Fundamental Theorem of Calculus and its Applications The Fundamental Theorem of Calculus is a fundamental theorem in integral calculus that establishes a...
The Fundamental Theorem of Calculus is a fundamental theorem in integral calculus that establishes a connection between areas and definite integrals. It provides a way to evaluate definite integrals by approximating the area of the region bounded by the curve with a specified function by summing the areas of infinitely many rectangles.
The Fundamental Theorem of Calculus can be expressed as:
If a function f(x) is continuous on the closed interval [a, b], and F(x) is an antiderivative of f(x), then:
ā«_a^b f(x) dx = F(b) - F(a)
Intuitively, this theorem states that the definite integral represents the area under the curve f(x) between the endpoints a and b. By approximating the area of each rectangle with height f(x) and base width dx, we can sum the areas of these rectangles to obtain the total area.
Applications of the Fundamental Theorem of Calculus:
Evaluating definite integrals: By using the Fundamental Theorem of Calculus, we can evaluate definite integrals by finding the antiderivative of the integrand and evaluating it at the endpoints of the interval.
Finding areas of regions: We can use the Fundamental Theorem of Calculus to find the area of various regions defined by functions, such as the region bounded by the curve y = x^2 and the line y = 0.

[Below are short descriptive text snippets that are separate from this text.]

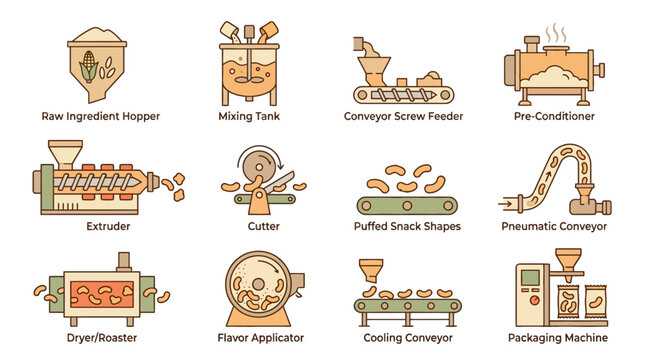 Vector Icons Industrial food processing machinery icons showing puffed snack production line steps. EPS Editable
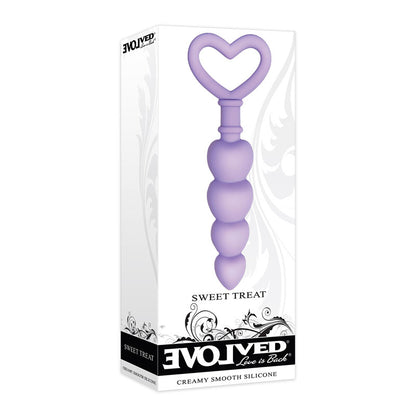 Evolved Sweet Treat - Purple 11.5 cm Beaded Butt Plug with Handle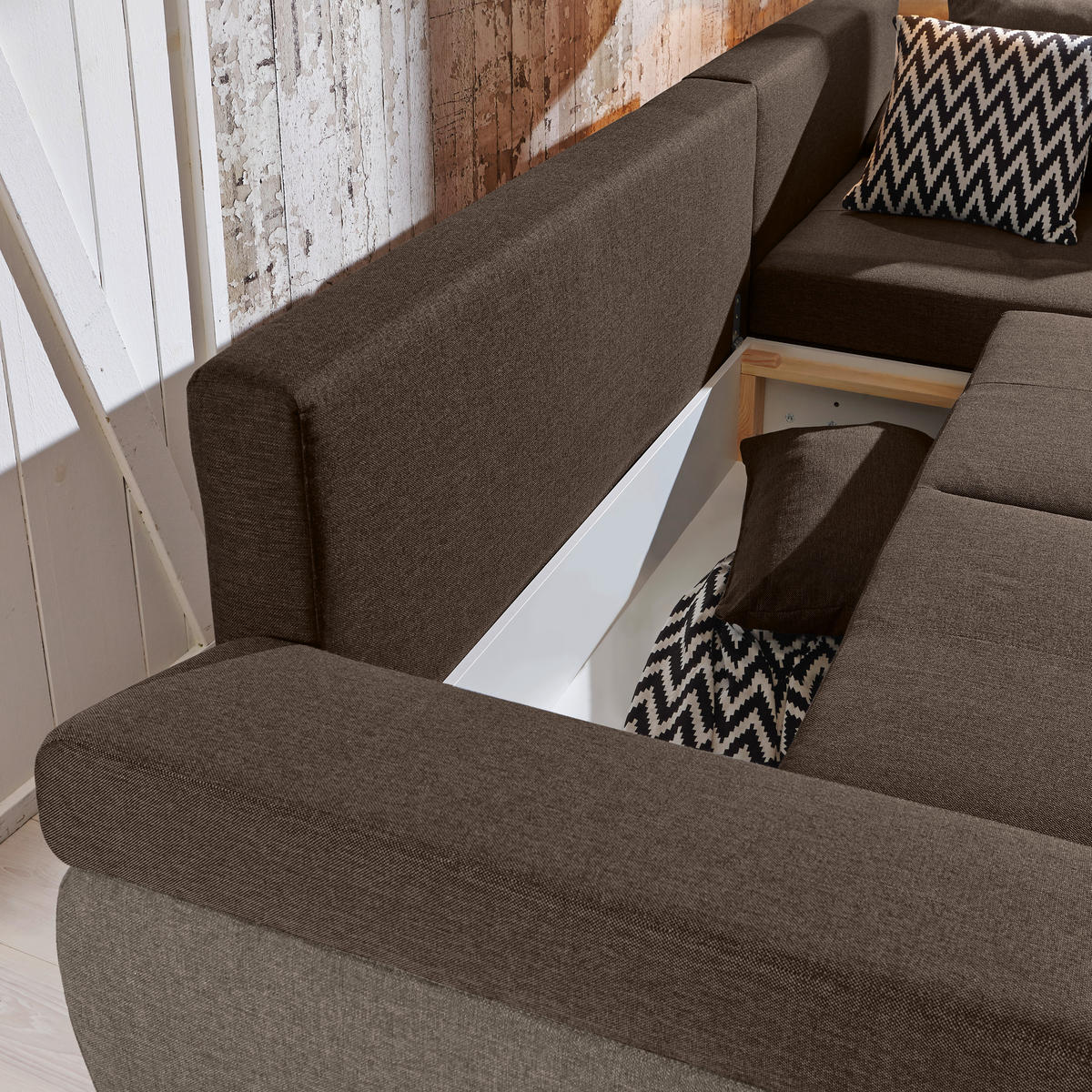 ECKSOFA in Webstoff Braun, Hellbraun  - Hellbraun/Schwarz, Design, Kunststoff/Textil (313/215cm) - MID.YOU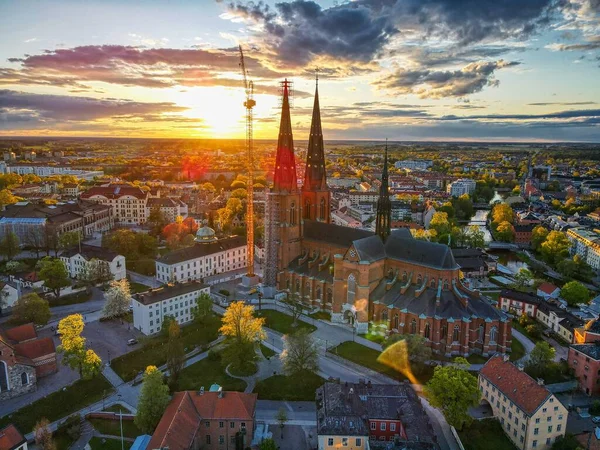 Uppsala Szwecja Zachód Słońca Przez Drone — Zdjęcie stockowe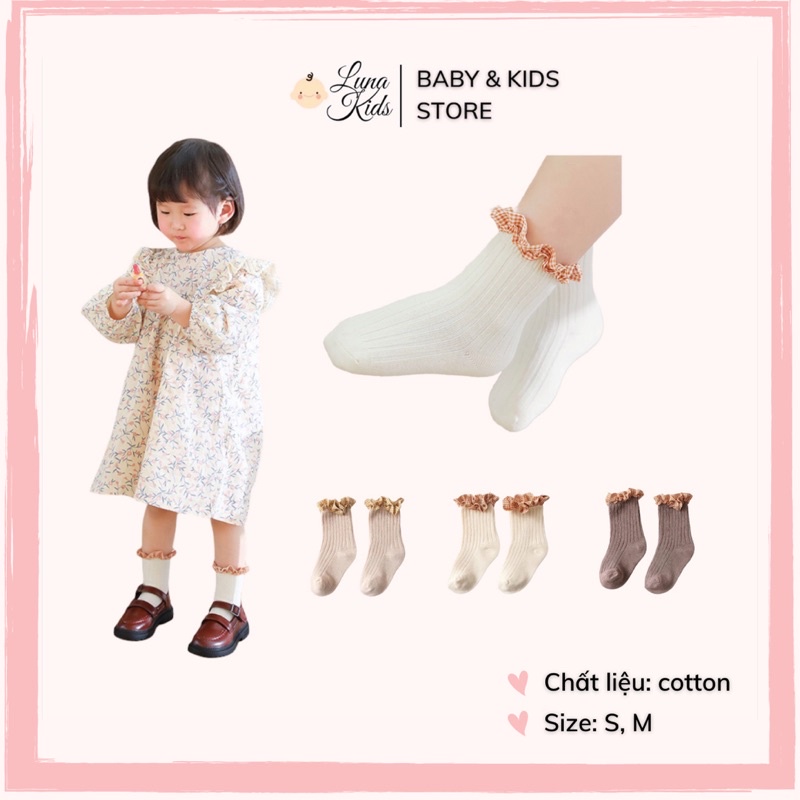 Tất trơn cao cổ viền bèo hàng Nemobaby cho bé gái - LunaKids [Ảnh thật]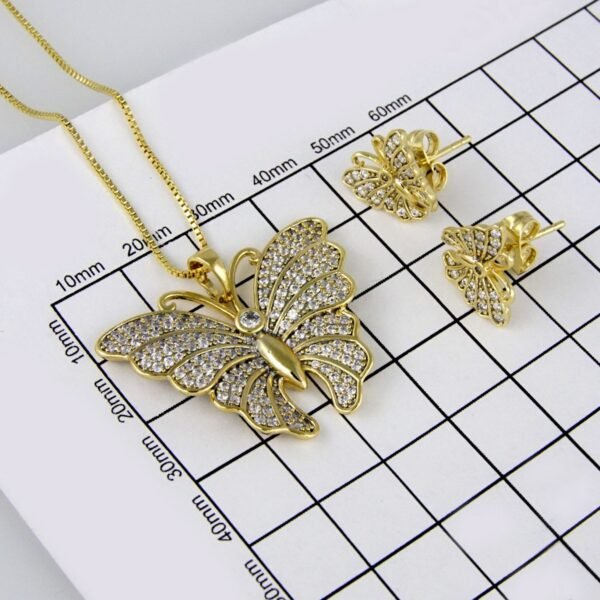 Cadenas & Colgantes & Earrings/ Chain W/Pendants /14K Real Color/Zircon Stone// SET232 - Image 5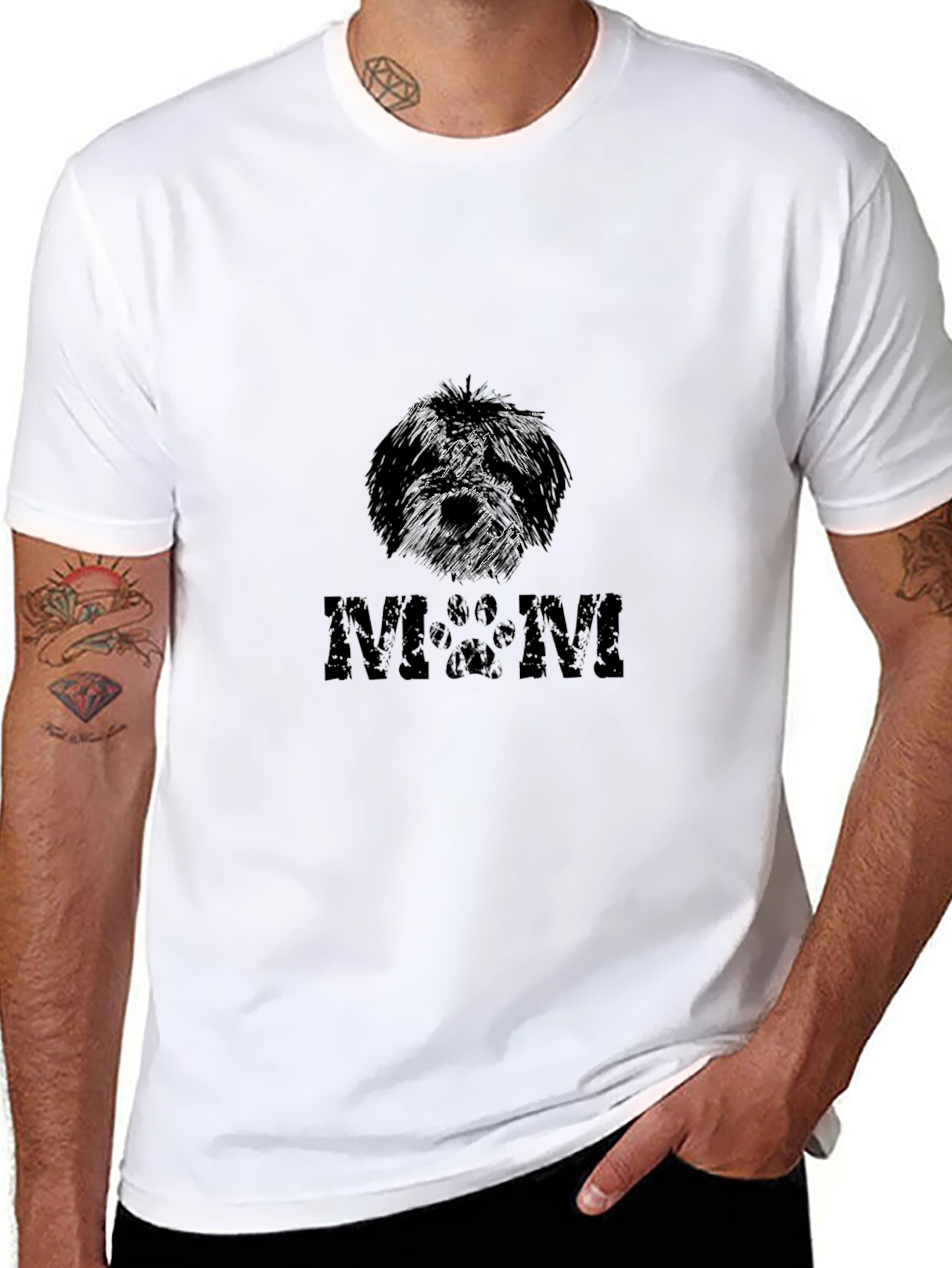 Dog Mom T-Shirt Paw Print Design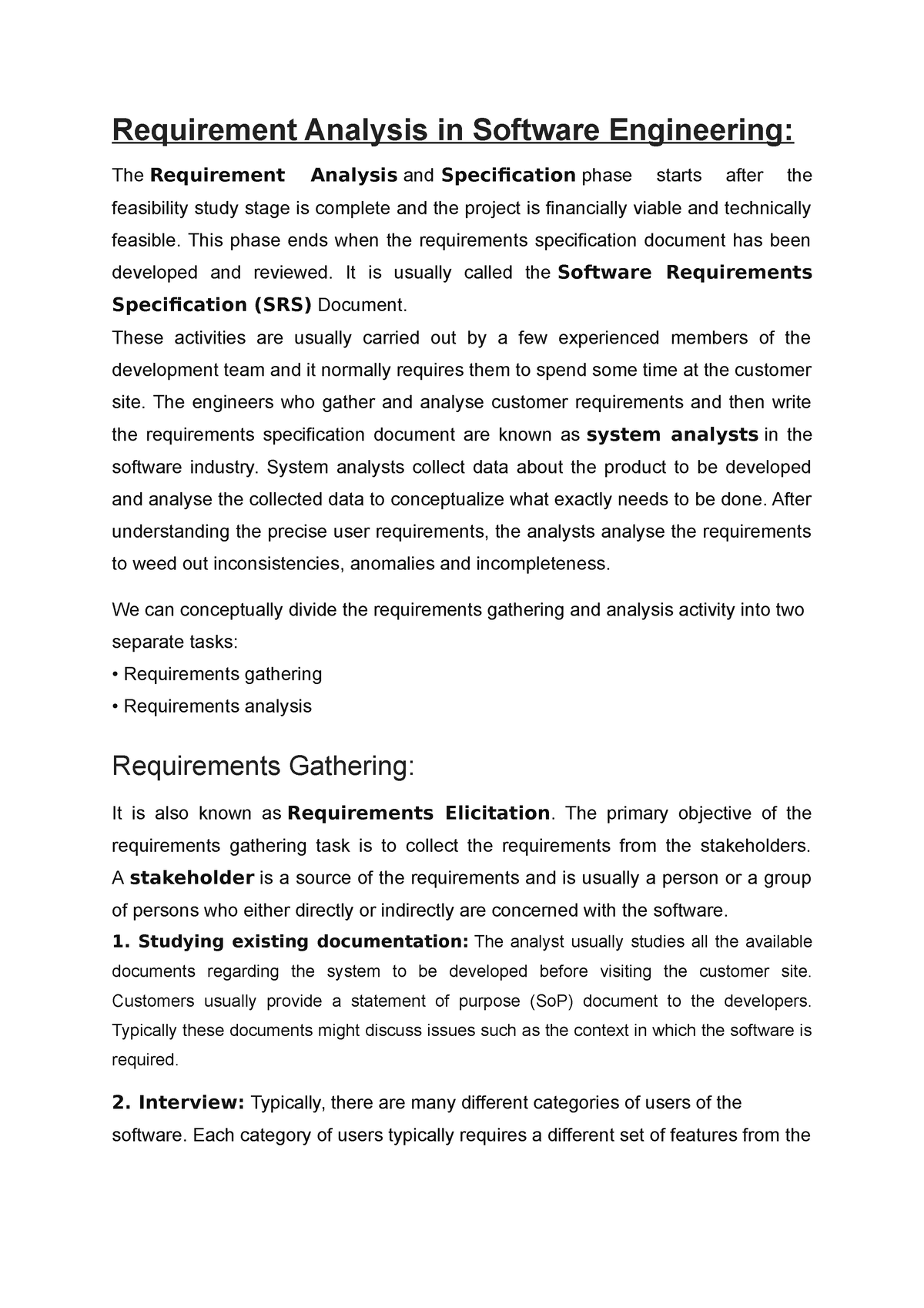 Unit 4 - notes - Requirement Analysis in Software Engineering: The ...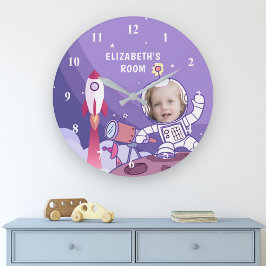 Raumfahrtaktivitäten Anzug für Foto Kids Room Große Wanduhr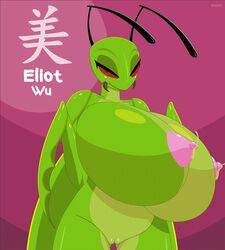 1girls animated antennae anthro anthrofied arthropod bedroom_eyes belly belly_button blinking bouncing_breasts breasts breasts_bigger_than_head cleavage eliot_(heroic_ones) english_text evov1 eyebrows eyelashes eyeshadow female female_only full_of_nectar gigantic_breasts green_skin half-closed_eyes hips humanoid insects jiggle lactating lactation looking_at_viewer mandibles mantis mantis_girl naked navel nipples non-mammal_breasts nude nude_female nudity original_character pussy red_eyes red_sclera seductive seductive_eyes seductive_look seductive_smile simple_background smile smiling smiling_at_viewer solo solo_female standing text thick thick_thighs thighs unusual_lactation voluptuous wide_hips yellow_skin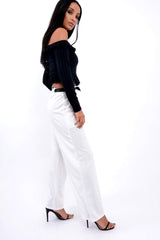 White High Waist Flare Trousers with Black Sash Belt - Lila-Trousers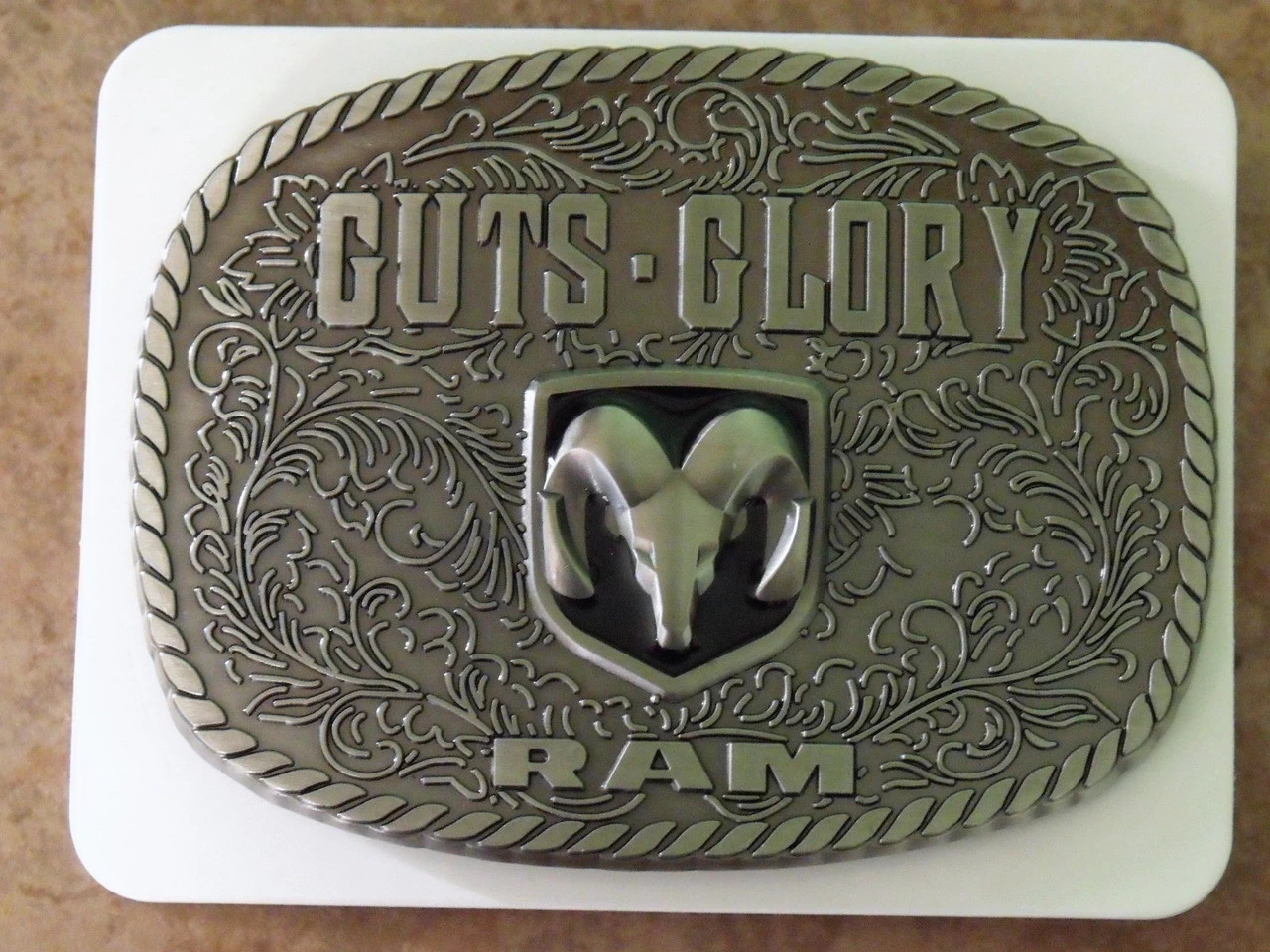 Ram Guts/Glory Stainless Belt Buckle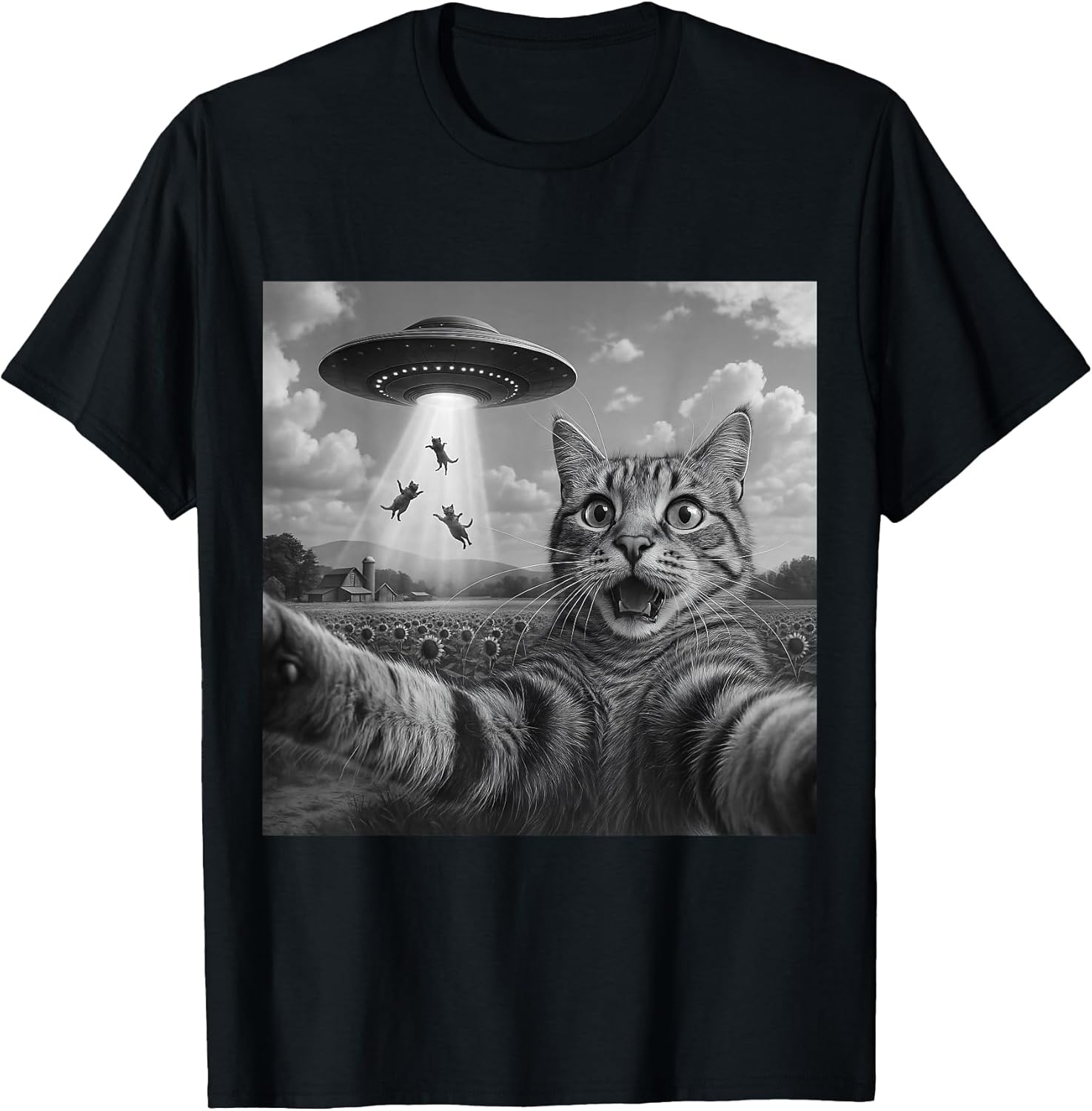 Alien Cat Selfie UFO Gifts Men Teen Boys Graphic Funny Cat T-Shirt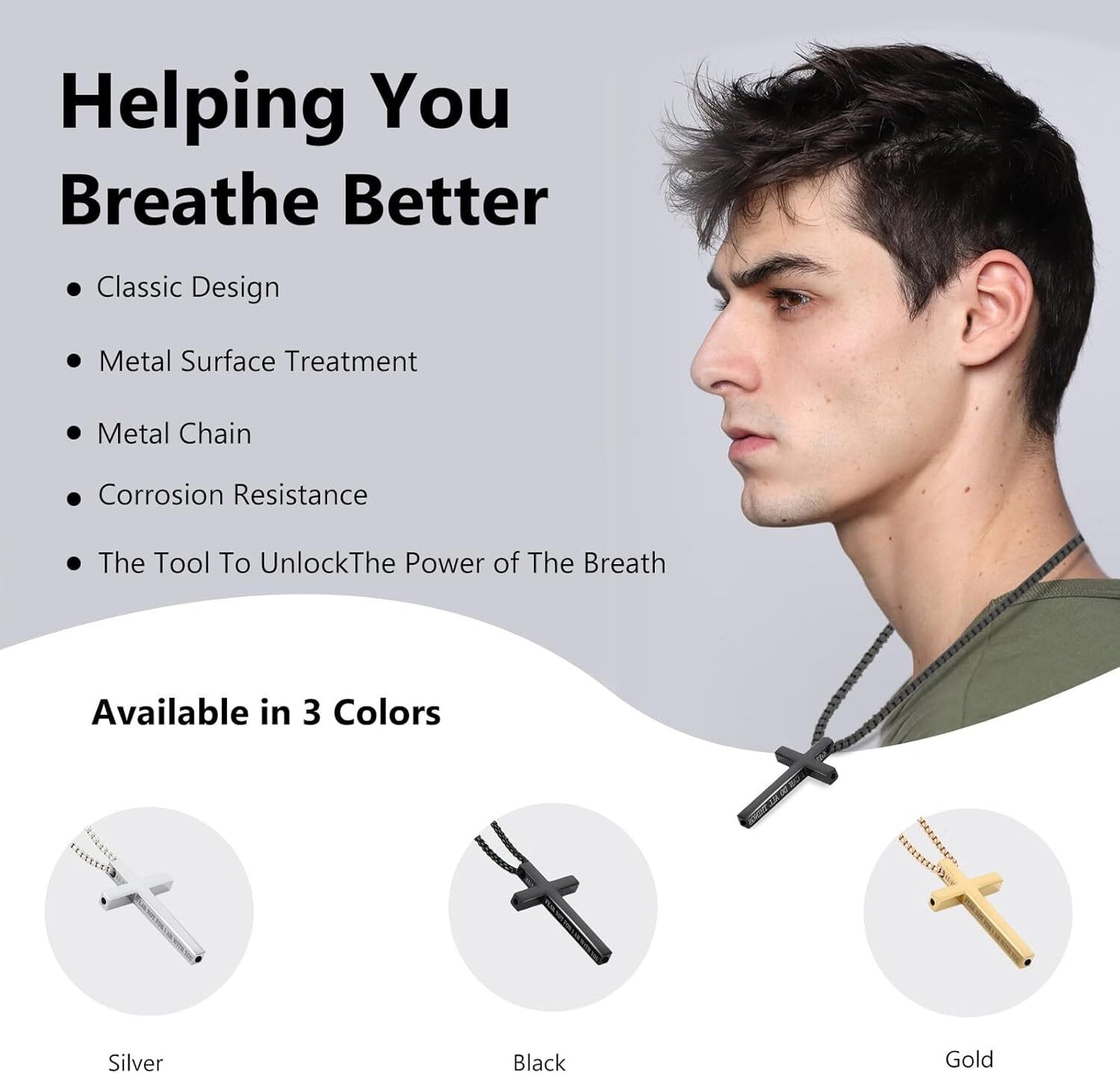 Cross Breathing Necklace to Quit Smoking for Men & Women – Stainless Steel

Solving differential equations: Many differential equations can be solved using the Fundamental Theorem of Calculus.
Examples:
Using the antiderivative of x^2, F(x) = (x^3)/3, we get:
ā«_0^1 x^2 dx = F(1) - F(0) = 1 - 0 = 1
The area is given by:
Area = ā«_0^2 x dx = [x^2]_0^2 = 4 square units
The Fundamental Theorem of Calculus is a powerful tool in integral calculus that allows us to evaluate definite integrals by approximating the area of the region bounded by the curve with a specified function.